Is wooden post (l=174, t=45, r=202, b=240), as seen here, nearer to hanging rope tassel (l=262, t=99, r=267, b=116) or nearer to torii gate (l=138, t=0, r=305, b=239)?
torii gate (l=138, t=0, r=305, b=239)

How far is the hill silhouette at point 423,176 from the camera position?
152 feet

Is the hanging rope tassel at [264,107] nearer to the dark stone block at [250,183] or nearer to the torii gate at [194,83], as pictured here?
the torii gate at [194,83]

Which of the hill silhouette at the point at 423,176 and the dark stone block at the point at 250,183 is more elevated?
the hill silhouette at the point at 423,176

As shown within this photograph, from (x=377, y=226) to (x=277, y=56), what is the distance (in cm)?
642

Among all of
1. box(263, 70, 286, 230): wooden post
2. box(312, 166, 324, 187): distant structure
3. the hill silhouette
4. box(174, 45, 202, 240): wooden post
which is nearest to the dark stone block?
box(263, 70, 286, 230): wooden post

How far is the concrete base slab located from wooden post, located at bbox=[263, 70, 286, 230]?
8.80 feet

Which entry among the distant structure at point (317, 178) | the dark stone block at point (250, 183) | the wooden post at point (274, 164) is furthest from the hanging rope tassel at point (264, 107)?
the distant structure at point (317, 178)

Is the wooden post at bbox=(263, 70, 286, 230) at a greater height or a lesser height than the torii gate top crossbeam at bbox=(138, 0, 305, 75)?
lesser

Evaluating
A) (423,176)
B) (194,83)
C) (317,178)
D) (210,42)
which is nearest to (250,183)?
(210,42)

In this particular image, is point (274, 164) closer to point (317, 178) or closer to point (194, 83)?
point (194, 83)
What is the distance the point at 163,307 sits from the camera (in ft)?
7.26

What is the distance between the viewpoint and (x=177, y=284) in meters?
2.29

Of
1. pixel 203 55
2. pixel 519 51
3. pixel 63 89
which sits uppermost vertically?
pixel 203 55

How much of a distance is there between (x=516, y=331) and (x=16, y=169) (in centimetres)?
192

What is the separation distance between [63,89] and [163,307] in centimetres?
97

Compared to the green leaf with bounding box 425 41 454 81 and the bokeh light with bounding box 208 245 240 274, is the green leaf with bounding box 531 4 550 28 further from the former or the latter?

━━━━━━━━━━

* [Task requirements]: Nothing should be changed: write out all of the data as is.

* [Full response]:
Is wooden post (l=174, t=45, r=202, b=240), as seen here, nearer to hanging rope tassel (l=262, t=99, r=267, b=116) or nearer to torii gate (l=138, t=0, r=305, b=239)?
torii gate (l=138, t=0, r=305, b=239)

How far is the hill silhouette at point 423,176 from the camera position?
152 feet

Is the hanging rope tassel at [264,107] nearer to the dark stone block at [250,183] or nearer to the torii gate at [194,83], as pictured here?
the torii gate at [194,83]

Which of the hill silhouette at the point at 423,176 and the dark stone block at the point at 250,183 is more elevated?
the hill silhouette at the point at 423,176

As shown within this photograph, from (x=377, y=226) to (x=277, y=56), what is the distance (in cm)?
642

Among all of
1. box(263, 70, 286, 230): wooden post
2. box(312, 166, 324, 187): distant structure
3. the hill silhouette
4. box(174, 45, 202, 240): wooden post
which is nearest to the dark stone block?
box(263, 70, 286, 230): wooden post

How far is the concrete base slab located from wooden post, located at bbox=[263, 70, 286, 230]?
8.80 feet

Which entry among the distant structure at point (317, 178) | the dark stone block at point (250, 183) | the wooden post at point (274, 164) is furthest from the hanging rope tassel at point (264, 107)?
the distant structure at point (317, 178)

Is the wooden post at bbox=(263, 70, 286, 230) at a greater height or a lesser height than the torii gate top crossbeam at bbox=(138, 0, 305, 75)?
lesser

Evaluating
A) (423,176)
B) (194,83)
C) (317,178)
D) (210,42)
which is nearest to (250,183)?
(210,42)

In this particular image, is point (274, 164) closer to point (317, 178) or closer to point (194, 83)?
point (194, 83)
What is the distance the point at 163,307 sits from the camera (in ft)?
7.26

What is the distance between the viewpoint and (x=177, y=284) in meters?
2.29

Of
1. pixel 203 55
2. pixel 519 51
3. pixel 63 89
which sits uppermost vertically?
pixel 203 55

How much of a distance is there between (x=516, y=331) and (x=16, y=169) (in centimetres)?
192

What is the separation distance between [63,89] and [163,307] in centimetres?
97

Compared to the green leaf with bounding box 425 41 454 81 and the bokeh light with bounding box 208 245 240 274, is the green leaf with bounding box 531 4 550 28 further from the former or the latter?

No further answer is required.